▼

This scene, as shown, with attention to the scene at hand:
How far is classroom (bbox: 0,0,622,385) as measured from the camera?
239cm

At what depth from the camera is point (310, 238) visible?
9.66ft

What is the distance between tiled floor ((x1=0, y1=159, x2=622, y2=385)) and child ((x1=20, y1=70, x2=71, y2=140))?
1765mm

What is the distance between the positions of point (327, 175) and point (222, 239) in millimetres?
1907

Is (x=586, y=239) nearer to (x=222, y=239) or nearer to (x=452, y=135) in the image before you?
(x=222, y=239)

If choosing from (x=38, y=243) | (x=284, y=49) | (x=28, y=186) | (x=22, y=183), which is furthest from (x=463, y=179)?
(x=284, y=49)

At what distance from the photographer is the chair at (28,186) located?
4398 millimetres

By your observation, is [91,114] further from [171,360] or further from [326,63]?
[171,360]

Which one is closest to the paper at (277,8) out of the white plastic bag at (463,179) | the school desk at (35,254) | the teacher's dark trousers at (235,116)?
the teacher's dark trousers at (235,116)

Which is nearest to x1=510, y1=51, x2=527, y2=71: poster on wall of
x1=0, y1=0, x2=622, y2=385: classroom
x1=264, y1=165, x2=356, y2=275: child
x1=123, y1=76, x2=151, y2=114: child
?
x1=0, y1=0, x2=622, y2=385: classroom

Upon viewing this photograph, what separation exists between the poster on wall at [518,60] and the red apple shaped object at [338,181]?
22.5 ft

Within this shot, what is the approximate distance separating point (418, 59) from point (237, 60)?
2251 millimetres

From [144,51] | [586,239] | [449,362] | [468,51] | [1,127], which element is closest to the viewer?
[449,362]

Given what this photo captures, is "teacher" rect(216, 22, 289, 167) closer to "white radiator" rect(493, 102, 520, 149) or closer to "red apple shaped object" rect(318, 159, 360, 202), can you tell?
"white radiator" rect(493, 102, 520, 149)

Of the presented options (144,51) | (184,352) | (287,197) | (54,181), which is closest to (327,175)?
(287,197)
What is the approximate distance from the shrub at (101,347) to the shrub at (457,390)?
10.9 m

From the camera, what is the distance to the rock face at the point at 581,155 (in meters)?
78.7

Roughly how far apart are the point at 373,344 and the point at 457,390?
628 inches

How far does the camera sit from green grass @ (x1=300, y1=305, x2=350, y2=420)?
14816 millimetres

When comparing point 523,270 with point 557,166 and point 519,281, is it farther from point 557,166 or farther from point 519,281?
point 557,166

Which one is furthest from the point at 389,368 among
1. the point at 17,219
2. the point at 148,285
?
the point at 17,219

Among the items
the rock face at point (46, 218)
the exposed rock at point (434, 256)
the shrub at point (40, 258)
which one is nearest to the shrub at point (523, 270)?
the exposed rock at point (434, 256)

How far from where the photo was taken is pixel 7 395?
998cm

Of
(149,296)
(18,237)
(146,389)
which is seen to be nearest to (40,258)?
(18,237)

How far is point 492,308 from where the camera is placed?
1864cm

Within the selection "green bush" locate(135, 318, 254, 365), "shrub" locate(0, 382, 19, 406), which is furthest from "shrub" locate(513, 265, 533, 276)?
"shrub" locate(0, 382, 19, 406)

▲

*Required task*.
Reproduce word for word the stretch of the entries above from the line containing "How far is point" through the end of the entries.

*Output below*.
How far is point 492,308 from where the camera is placed?
1864cm

Within the selection "green bush" locate(135, 318, 254, 365), "shrub" locate(0, 382, 19, 406), which is furthest from "shrub" locate(513, 265, 533, 276)?
"shrub" locate(0, 382, 19, 406)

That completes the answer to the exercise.